====== Dataset entries

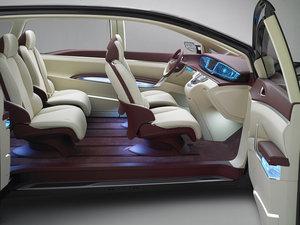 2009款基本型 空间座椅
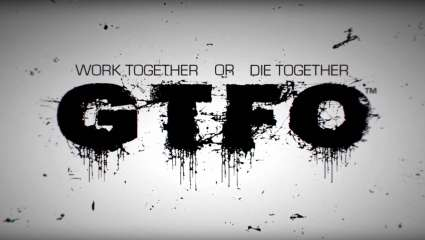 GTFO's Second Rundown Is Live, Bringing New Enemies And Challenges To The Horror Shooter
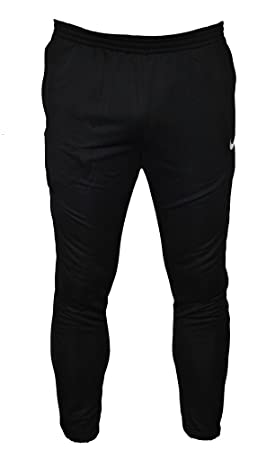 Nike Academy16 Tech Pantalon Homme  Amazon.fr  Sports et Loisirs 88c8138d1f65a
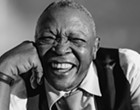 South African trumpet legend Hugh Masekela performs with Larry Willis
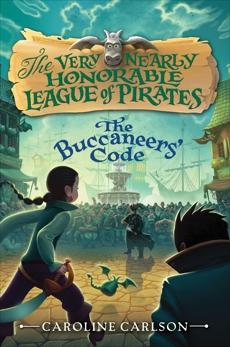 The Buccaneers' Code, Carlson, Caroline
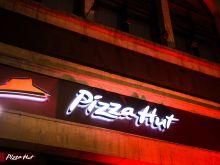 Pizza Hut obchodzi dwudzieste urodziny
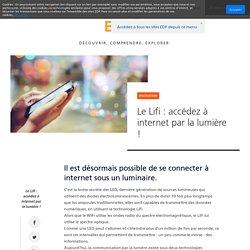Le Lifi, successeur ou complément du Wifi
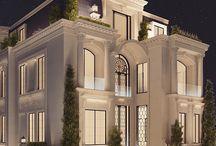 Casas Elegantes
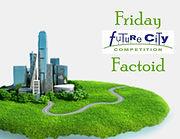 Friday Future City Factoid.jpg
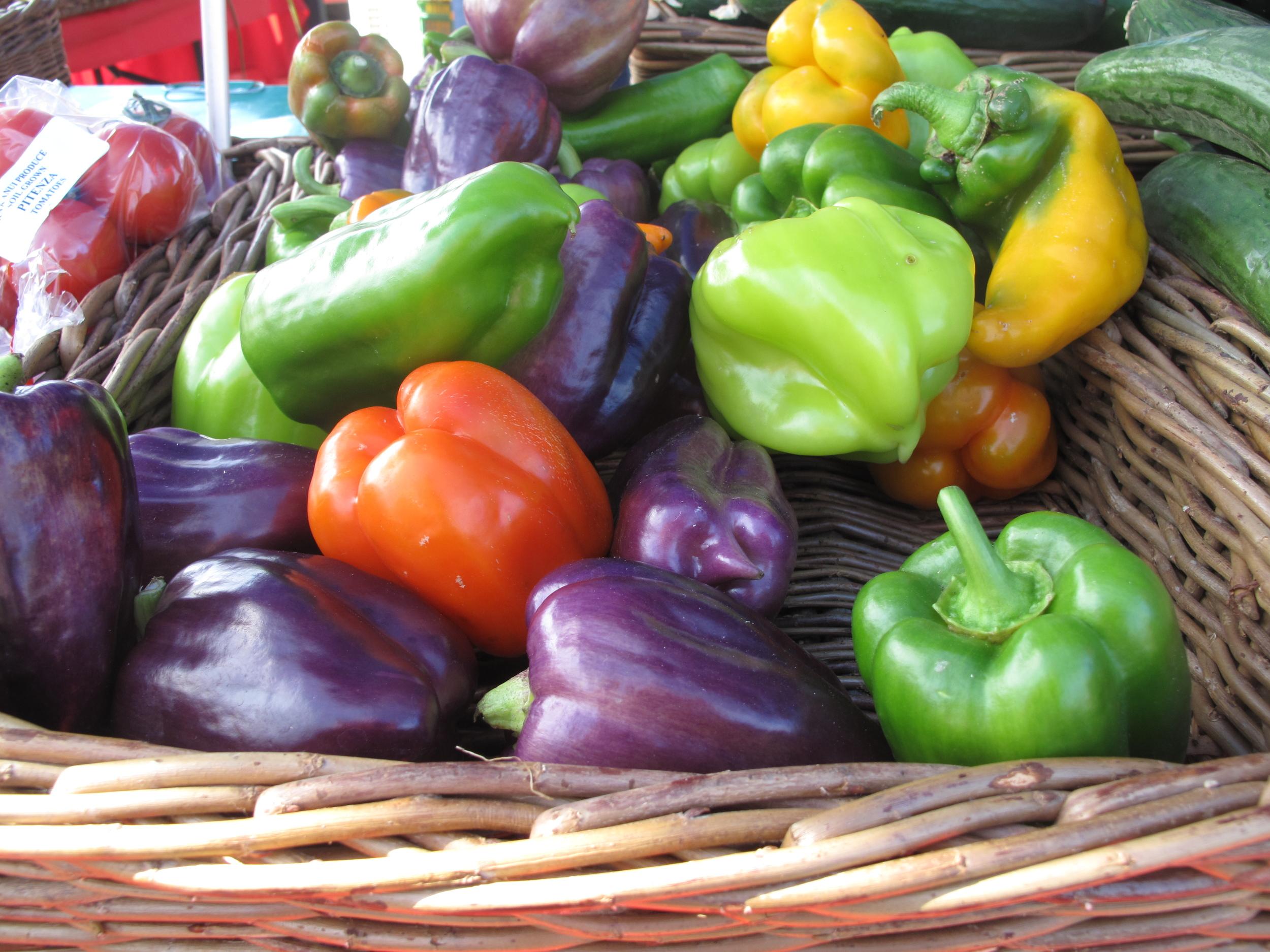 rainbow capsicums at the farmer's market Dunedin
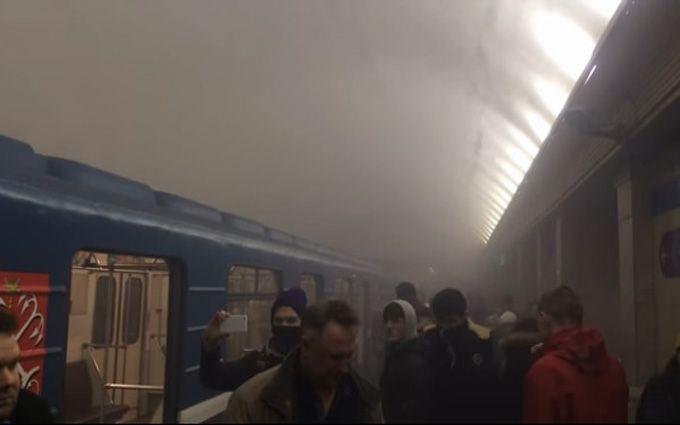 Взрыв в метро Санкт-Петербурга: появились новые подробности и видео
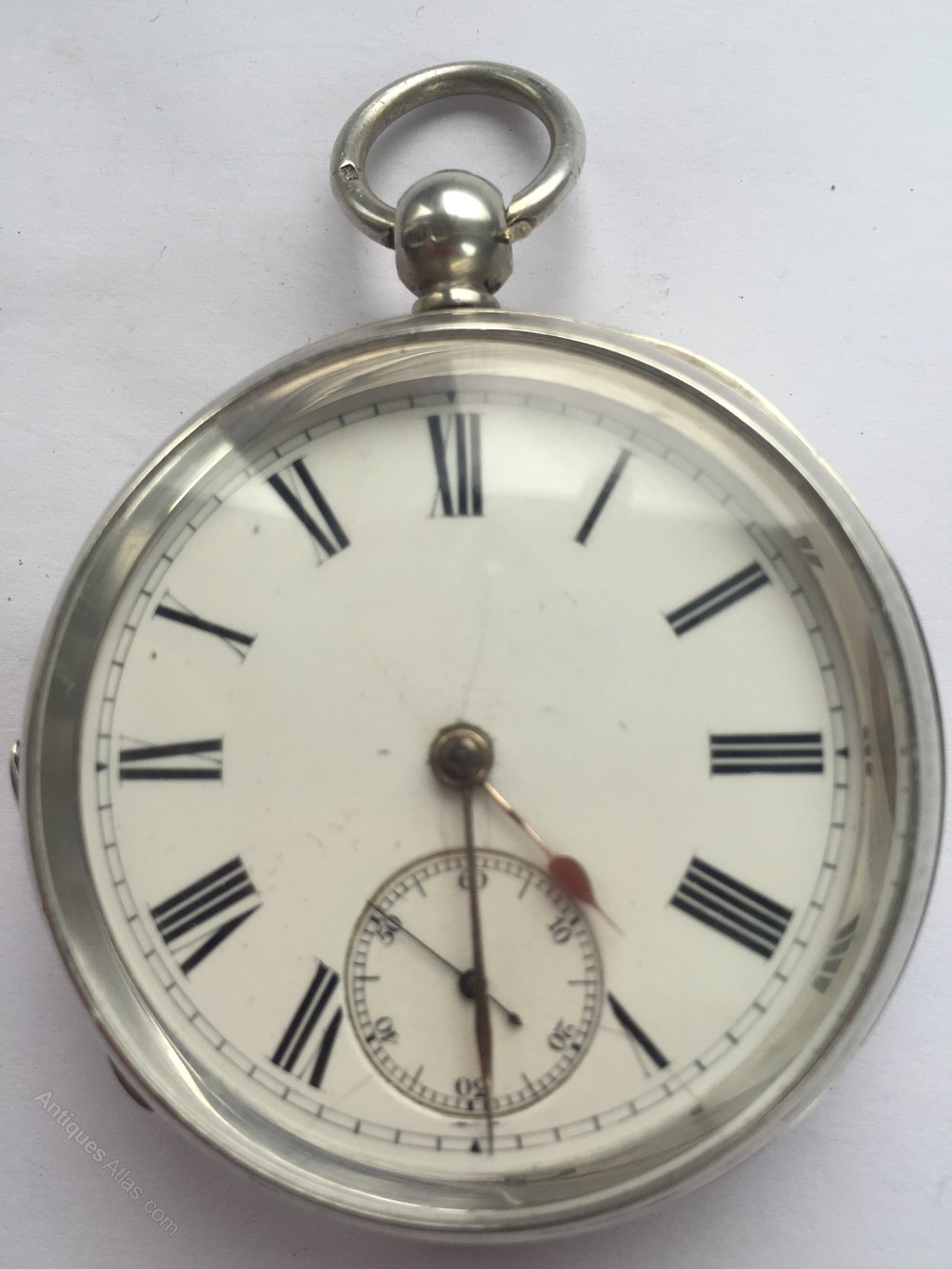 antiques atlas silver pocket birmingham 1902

============
====== Dataset entries

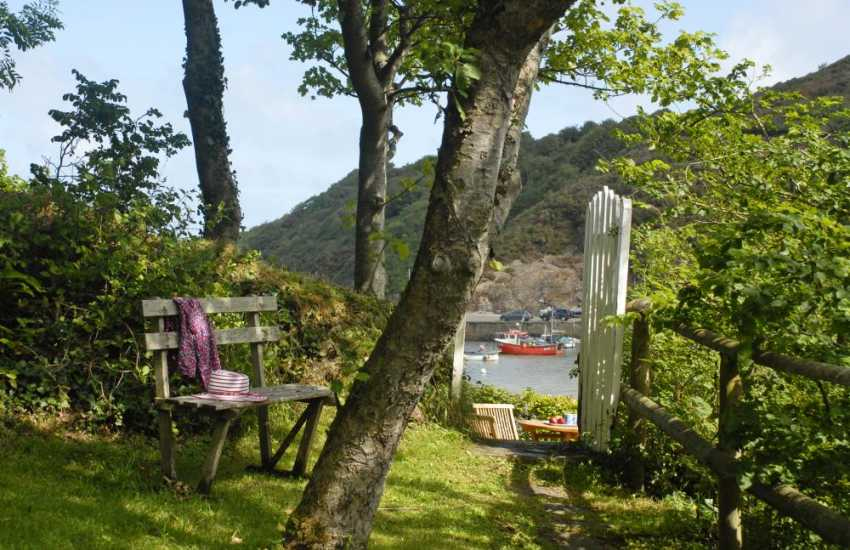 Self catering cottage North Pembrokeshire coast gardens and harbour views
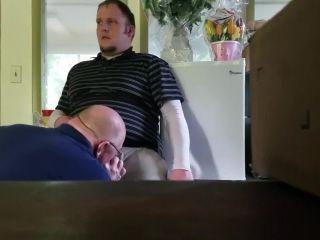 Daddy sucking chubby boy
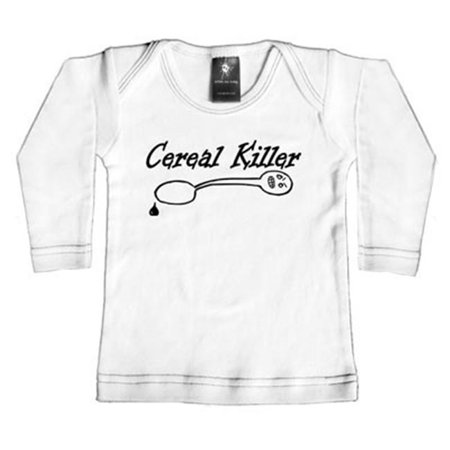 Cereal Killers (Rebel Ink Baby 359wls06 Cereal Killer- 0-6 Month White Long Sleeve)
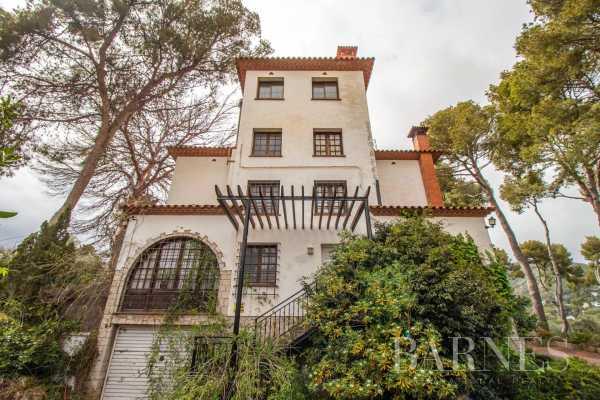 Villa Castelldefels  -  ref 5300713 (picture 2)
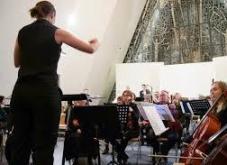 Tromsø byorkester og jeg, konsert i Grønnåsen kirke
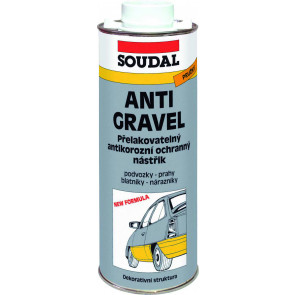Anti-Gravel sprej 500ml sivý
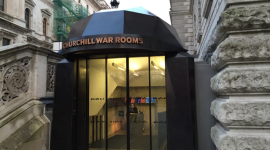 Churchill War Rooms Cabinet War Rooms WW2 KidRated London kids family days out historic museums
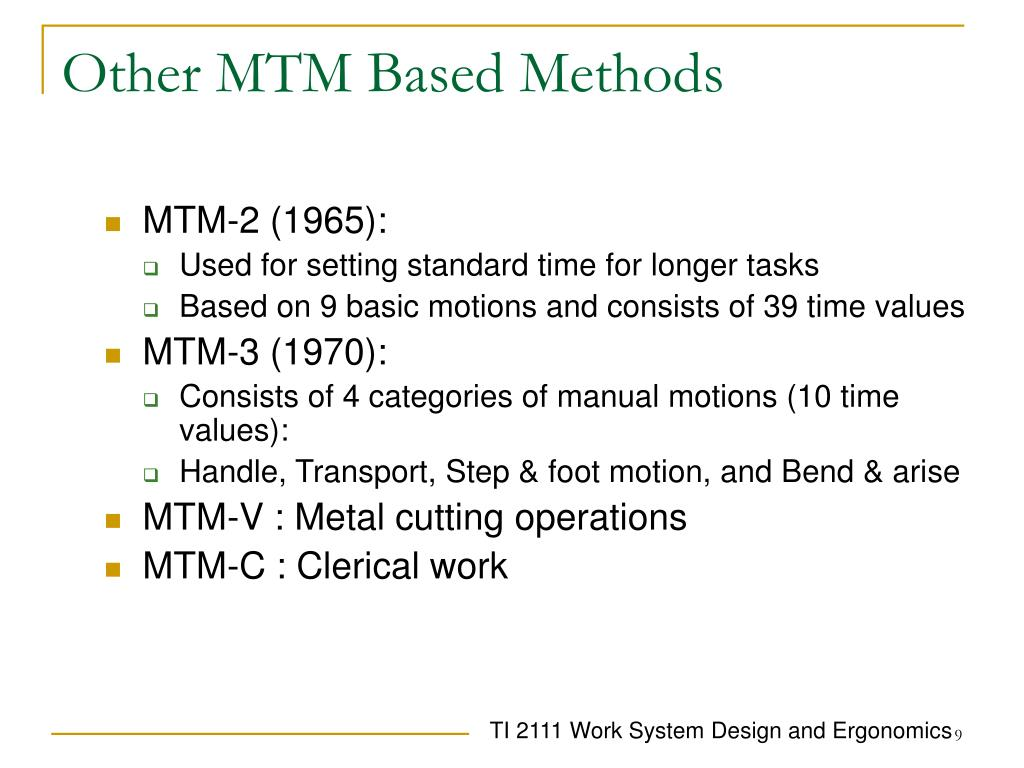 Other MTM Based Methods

============

* [What is needed] Word for word, write out the lines above running from the one with "2009款基本型 空间座椅" up to and including the one with "Взрыв в метро". Drop any picture.

* [Task result]
 2009款基本型 空间座椅
 GTFO's Second Rundown Is Live, Bringing New Enemies And Challenges To The Horror Shooter
 Nike Academy16 Tech Pantalon Homme  Amazon.fr  Sports et Loisirs 88c8138d1f65a
 South African trumpet legend Hugh Masekela performs with Larry Willis
 The Buccaneers' Code, Carlson, Caroline
 Pizza Hut obchodzi dwudzieste urodziny
Le Lifi, successeur ou complément du Wifi
 Casas Elegantes
 Friday Future City Factoid.jpg
 rainbow capsicums at the farmer's market Dunedin
 Взрыв в метро Санкт-Петербурга: появились новые подробности и видео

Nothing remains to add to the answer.